確認が済んだら、画面表示に従い、「削除」と入力し、「削除」ボタンを押下します。
削除が行われました。
元々配置されていたデータセットから、削除したテーブルが無くなっていることを確認しましょう。
テーブルの使い方
実際にテーブルを使ってみましょう。
先ほどの手順で、テーブルを作成しておきます。
テーブルの詳細タブを開き、「テーブルID」のテーブル名の右側にカーソルを合わせてみましょう。
「クリップボードにコピー」というボタンが登場するので、これをクリックすると、テーブル名をコピーできます。

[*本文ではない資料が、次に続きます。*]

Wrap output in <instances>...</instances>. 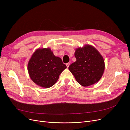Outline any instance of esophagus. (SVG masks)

コピーしたテーブル名を使って、クエリを書いて実行してみましょう。
SELECT * FROM `テーブル名`
このクエリでは、テーブルに格納されたデータをそのまま抽出できました。
この方法を使えば、クエリを書いてデータ抽出、結果をテーブルとして保存、保存したテーブル使って新しいクエリでデータ抽出、と繰り返すことができるので、1回のクエリで書くことが難しくても、複数回に分けてクエリを実行し、目的のデータを抽出することができるようになります。
ビューの作成
ビューを使うと、クエリをテーブルのように取り扱うことができます。
テーブルの作成の時と同じような操作になるので、見比べながら覚えましょう。
試しにクエリを入力し、実行します。
SELECT 1 AS test_value
思ったとおりの結果が返ってきていることを確認します。
クエリを実行する「実行」ボタンの隣に、「保存」ボタンがあります。
そこをクリックすると、「ビューを保存」を選択できます。
保存先のプロジェクト、データセット、テーブル名(ビュー名)を入力する画面が出てきます。
それぞれ入力し、「保存」をクリックしましょう。
ビューを作成できました。
作成されたビューをクリックして開いてみましょう。
このビューではどんなカラムが出力されるかを示すスキーマ情報が表示されます。
「詳細」タブをクリックすると、そのビューの詳細情報を表示できます。
元になったクエリも表示されます。
一度保存したビューの元のクエリを編集することもできます。
クエリの右側に「クエリを編集」と表示されているので、そこをクリックしてみましょう。
クエリの編集画面が開かれます。
ビューを作成した時と同様に、クエリを書き換えて、想定どおりの結果が返ってくるかを実行して確かめましょう。
SELECT 2 AS test_value
確認が終わったら、編集したクエリを保存します。
ビューを作った時と同じ場所には、「ビューを保存」と表示され、そこをクリックすると「ビューを保存」を選択できます。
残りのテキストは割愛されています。